Она улыбнулась в ответ.
- Ах, ну да, ты же – всепрощающая гриффиндорка Грейнджер! – и он расхохотался. Вместе с ним смеялась и Гермиона. В этот момент она была точно безумной. Резко встав и преодолев расстояние до решетки, она замолчала и впилась глазами в Малфоя. Он смотрел на нее и недоумевал, а она начала говорить:
- А знаешь ли ты, Малфой, что такое чувствовать себя бесполезной? Знать, что твориться незаслуженное и ничего не делать, потому что не можешь? Откуда тебе знать…Ты всю жизнь видел боль и страдания, а я видела и свет. И вот когда его не стало, я поняла, что несправедливости быть не должно. Просто ты еще не осознал, что имеешь право на свободу от всего, что тебя сковывало все эти годы. Я хочу дать людям, зависящим от меня, возможность дышать воздухом. Ты не пред-став-ля-ешь, - она растягивала слово по слогам, качая головой, - что такое видеть, как вершиться суд несправедливости, - и она отвернулась от него, отходя к противоположной стене коридора, погружаясь в тень.
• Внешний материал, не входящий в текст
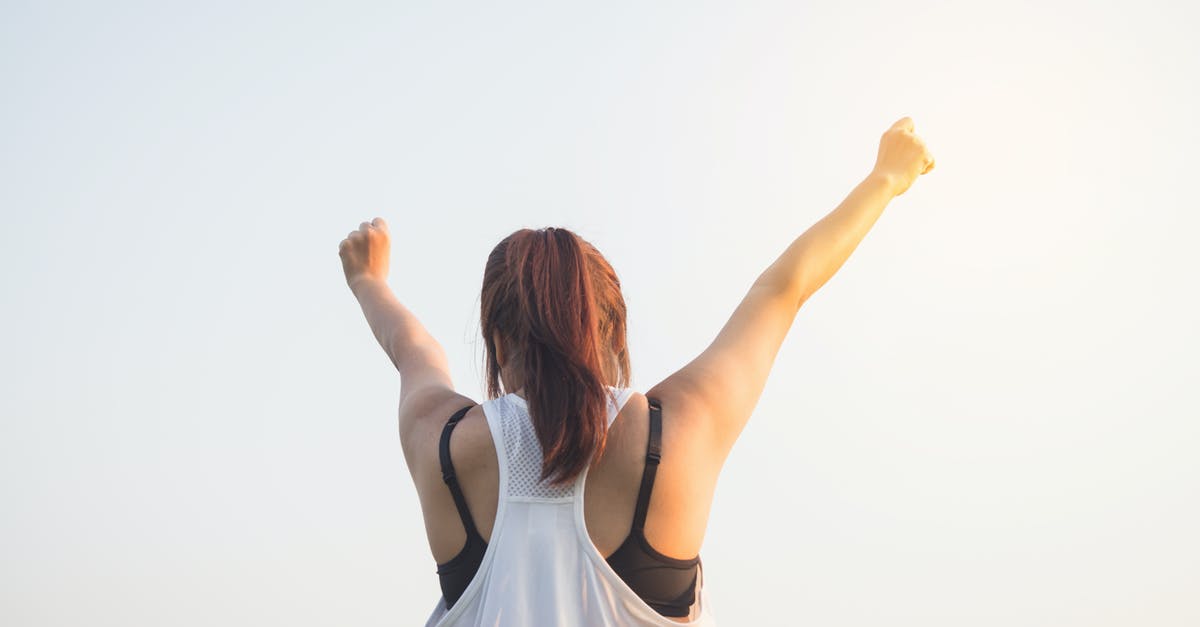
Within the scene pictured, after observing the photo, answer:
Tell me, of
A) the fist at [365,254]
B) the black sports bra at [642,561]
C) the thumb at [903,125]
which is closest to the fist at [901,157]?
the thumb at [903,125]

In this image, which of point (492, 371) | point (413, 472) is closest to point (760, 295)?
point (492, 371)

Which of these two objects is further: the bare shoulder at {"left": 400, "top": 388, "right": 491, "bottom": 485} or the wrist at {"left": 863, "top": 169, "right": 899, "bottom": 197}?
the wrist at {"left": 863, "top": 169, "right": 899, "bottom": 197}

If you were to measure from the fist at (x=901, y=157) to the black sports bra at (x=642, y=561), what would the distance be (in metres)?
1.23

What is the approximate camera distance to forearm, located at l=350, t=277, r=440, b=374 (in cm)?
354

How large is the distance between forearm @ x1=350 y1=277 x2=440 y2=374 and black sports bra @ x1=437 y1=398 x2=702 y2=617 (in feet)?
Result: 1.66

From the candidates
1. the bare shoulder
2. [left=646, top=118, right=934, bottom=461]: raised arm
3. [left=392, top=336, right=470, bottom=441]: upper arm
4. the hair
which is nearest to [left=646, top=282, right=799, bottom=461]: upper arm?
[left=646, top=118, right=934, bottom=461]: raised arm

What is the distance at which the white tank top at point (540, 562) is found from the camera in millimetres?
2891

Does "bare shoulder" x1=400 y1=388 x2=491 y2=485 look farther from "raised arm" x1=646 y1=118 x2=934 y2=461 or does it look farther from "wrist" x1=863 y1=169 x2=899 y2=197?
"wrist" x1=863 y1=169 x2=899 y2=197

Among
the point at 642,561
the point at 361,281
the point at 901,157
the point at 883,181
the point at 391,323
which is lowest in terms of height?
the point at 642,561

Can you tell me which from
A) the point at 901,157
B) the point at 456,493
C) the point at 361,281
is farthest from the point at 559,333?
the point at 901,157

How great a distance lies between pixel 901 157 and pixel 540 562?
1.76 m

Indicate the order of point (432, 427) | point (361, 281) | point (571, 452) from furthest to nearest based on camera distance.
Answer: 1. point (361, 281)
2. point (432, 427)
3. point (571, 452)

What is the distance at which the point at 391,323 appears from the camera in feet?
12.1

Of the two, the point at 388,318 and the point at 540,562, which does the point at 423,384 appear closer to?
the point at 388,318
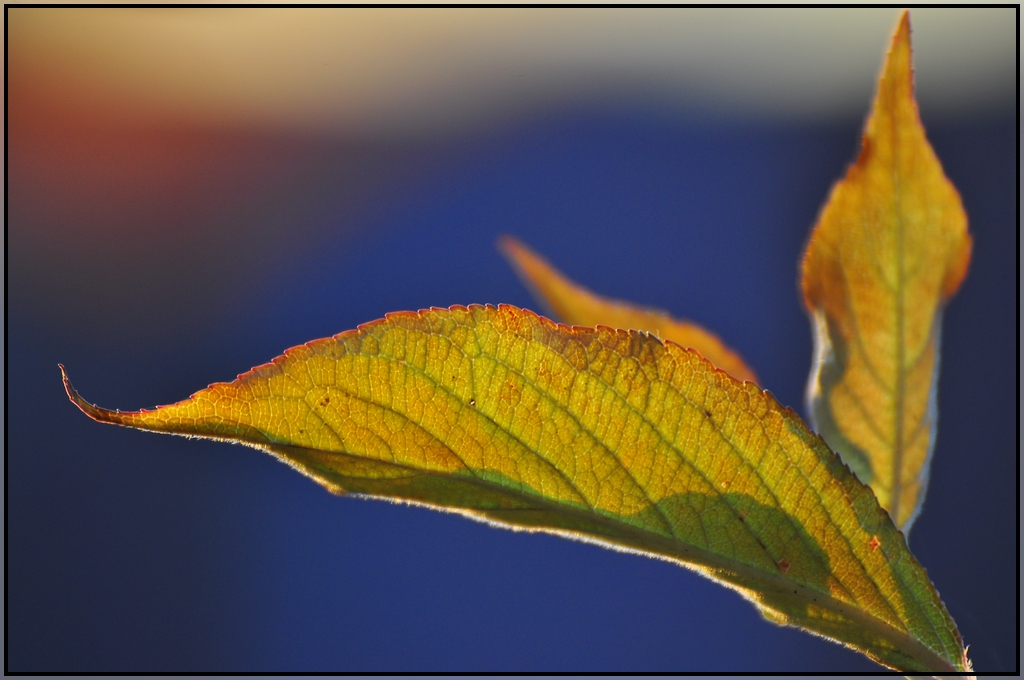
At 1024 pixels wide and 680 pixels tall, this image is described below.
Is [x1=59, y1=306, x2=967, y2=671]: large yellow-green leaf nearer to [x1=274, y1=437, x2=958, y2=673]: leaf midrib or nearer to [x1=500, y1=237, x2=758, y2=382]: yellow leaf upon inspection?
[x1=274, y1=437, x2=958, y2=673]: leaf midrib

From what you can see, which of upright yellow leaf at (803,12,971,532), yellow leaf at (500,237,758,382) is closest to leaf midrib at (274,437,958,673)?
upright yellow leaf at (803,12,971,532)

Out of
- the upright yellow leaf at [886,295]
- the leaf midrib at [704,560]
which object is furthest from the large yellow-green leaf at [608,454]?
the upright yellow leaf at [886,295]

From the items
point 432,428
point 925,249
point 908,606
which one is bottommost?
point 908,606

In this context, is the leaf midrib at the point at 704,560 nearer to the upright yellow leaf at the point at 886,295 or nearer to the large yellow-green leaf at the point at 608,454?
the large yellow-green leaf at the point at 608,454

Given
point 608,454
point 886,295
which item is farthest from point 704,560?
point 886,295

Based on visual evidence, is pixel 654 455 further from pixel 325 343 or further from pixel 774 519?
pixel 325 343

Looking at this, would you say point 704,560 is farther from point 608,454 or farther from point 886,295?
point 886,295

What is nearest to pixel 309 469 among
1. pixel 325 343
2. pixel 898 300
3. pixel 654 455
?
pixel 325 343

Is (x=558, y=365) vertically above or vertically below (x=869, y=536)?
above
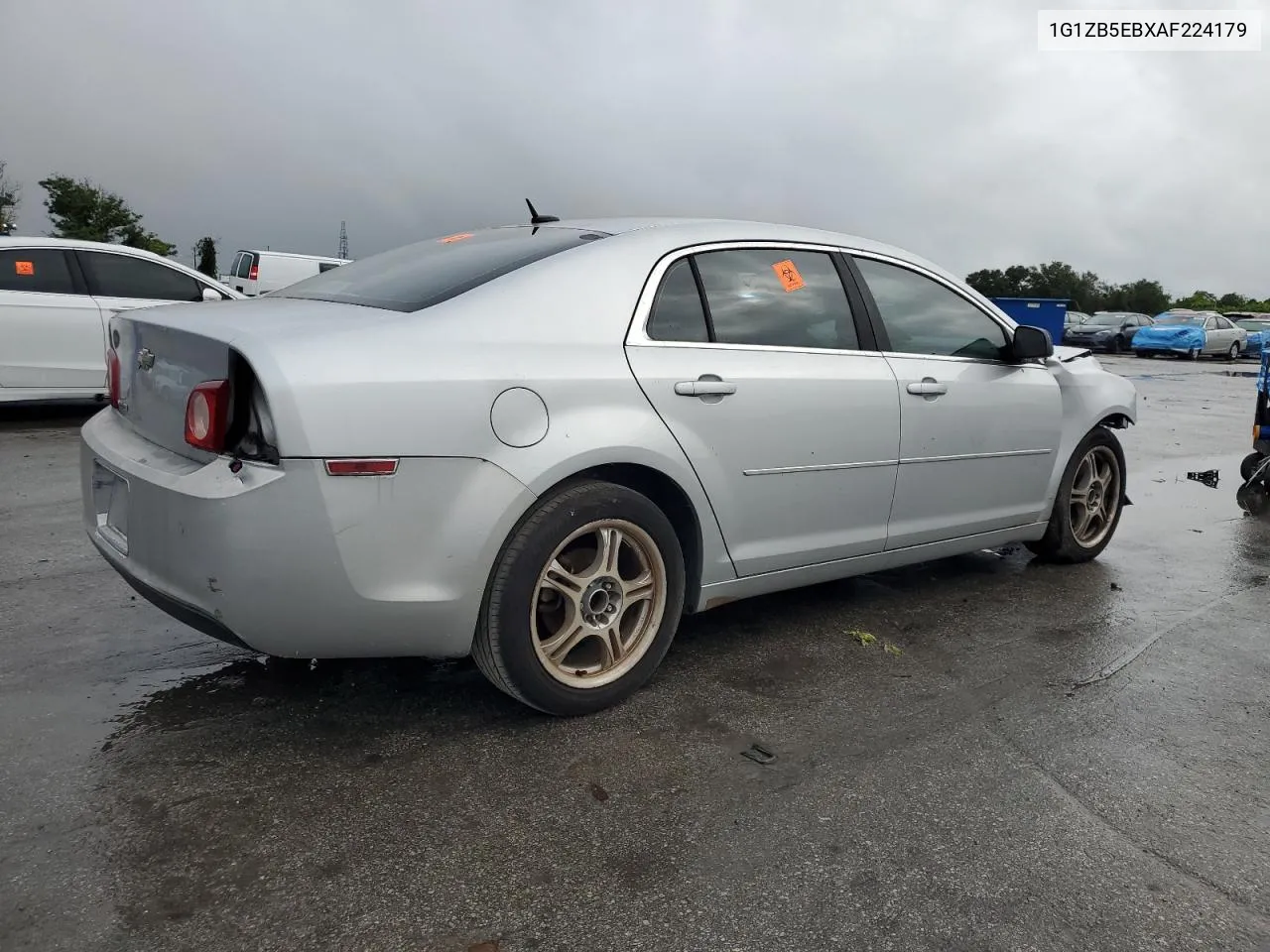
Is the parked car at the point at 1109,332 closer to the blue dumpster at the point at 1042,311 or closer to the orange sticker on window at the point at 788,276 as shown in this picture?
the blue dumpster at the point at 1042,311

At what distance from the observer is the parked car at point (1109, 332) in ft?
106

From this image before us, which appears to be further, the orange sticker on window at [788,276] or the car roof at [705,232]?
the orange sticker on window at [788,276]

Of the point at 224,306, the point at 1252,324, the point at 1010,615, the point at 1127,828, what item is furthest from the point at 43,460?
the point at 1252,324

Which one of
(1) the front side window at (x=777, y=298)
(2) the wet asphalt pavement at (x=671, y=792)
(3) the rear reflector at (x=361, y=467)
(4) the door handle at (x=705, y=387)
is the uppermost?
(1) the front side window at (x=777, y=298)

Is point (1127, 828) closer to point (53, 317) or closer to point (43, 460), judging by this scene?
point (43, 460)

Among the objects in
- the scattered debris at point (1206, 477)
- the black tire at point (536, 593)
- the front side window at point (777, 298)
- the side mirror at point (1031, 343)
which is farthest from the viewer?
the scattered debris at point (1206, 477)

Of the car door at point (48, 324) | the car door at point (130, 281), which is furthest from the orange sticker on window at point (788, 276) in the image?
the car door at point (48, 324)

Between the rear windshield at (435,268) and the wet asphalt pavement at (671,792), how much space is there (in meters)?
1.29

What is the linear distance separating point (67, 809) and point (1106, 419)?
191 inches

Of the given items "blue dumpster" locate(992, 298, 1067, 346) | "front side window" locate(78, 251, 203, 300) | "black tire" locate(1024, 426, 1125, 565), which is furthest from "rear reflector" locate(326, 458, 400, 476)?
"blue dumpster" locate(992, 298, 1067, 346)

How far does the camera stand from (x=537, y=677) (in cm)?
297

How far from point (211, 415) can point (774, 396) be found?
182cm

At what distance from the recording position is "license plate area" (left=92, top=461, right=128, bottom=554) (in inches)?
117

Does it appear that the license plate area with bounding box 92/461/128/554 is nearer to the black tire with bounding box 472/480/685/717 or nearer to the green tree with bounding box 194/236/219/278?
the black tire with bounding box 472/480/685/717
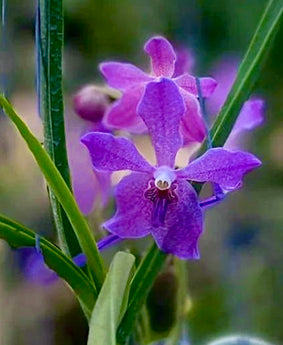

Малфой услышал ее. Понял, о чем кричит душа. Но она была для него грязнокровкой, а грязнокровки – не люди. Хотя все внутри него кричало об обратном. И именно сейчас.
- Так значит, ты у нас, спасительница душ? – в голосе Малфоя слышались остатки сарказма, но он был серьезен.
Гермиона стояла, облокотившись на сырую холодную стену из камня, и смотрела на своего «подопечного» из темноты. Сейчас меж ними происходил тот самый диалог, на который она хотела его вывести. Она сказала:
- Не знаю. Не мне судить. Пусть судят те, кому я помогаю. И ты – один из них, Драко, - его имя, звучащее из ее уст, приобрело для Драко какой-то новый смысл, которого не было раньше. Оно стало каким-то полным и значимым. «Я просто свихнулся».
- Нет, ты не свихнулся, Драко, – на ее лице играла усмешка: она прочла его мысли.
- Не лезь ко мне в голову, Грейнджер, - Драко начал звереть. «Расслабился на секунду!»
- Скажи мне, что было в твоей жизни? – Гермиона все так же стояла, не меняя позы.
- Сеанс психотерапии закончен, - Драко сел в привычную позу на полу и опустил голову на колени: больше он не скажет ничего.
Гермиона поняла это. Но она так же поняла и другое: она нужна ему, иначе он задохнется, никто ему больше не поможет. И она хотела узнать его.
- Я приду завтра, мистер Малфой. До свидания, - и она, забрав папку с листами, пошла прочь по коридору.
Драко слушал ее шаги и думал о том, что все-таки только сердце, качающее обыкновенную кровь, а не «чистую», способно быть таким милосердным. Однако это не меняло сути – она все еще оставалась для него лишь грязнокровкой.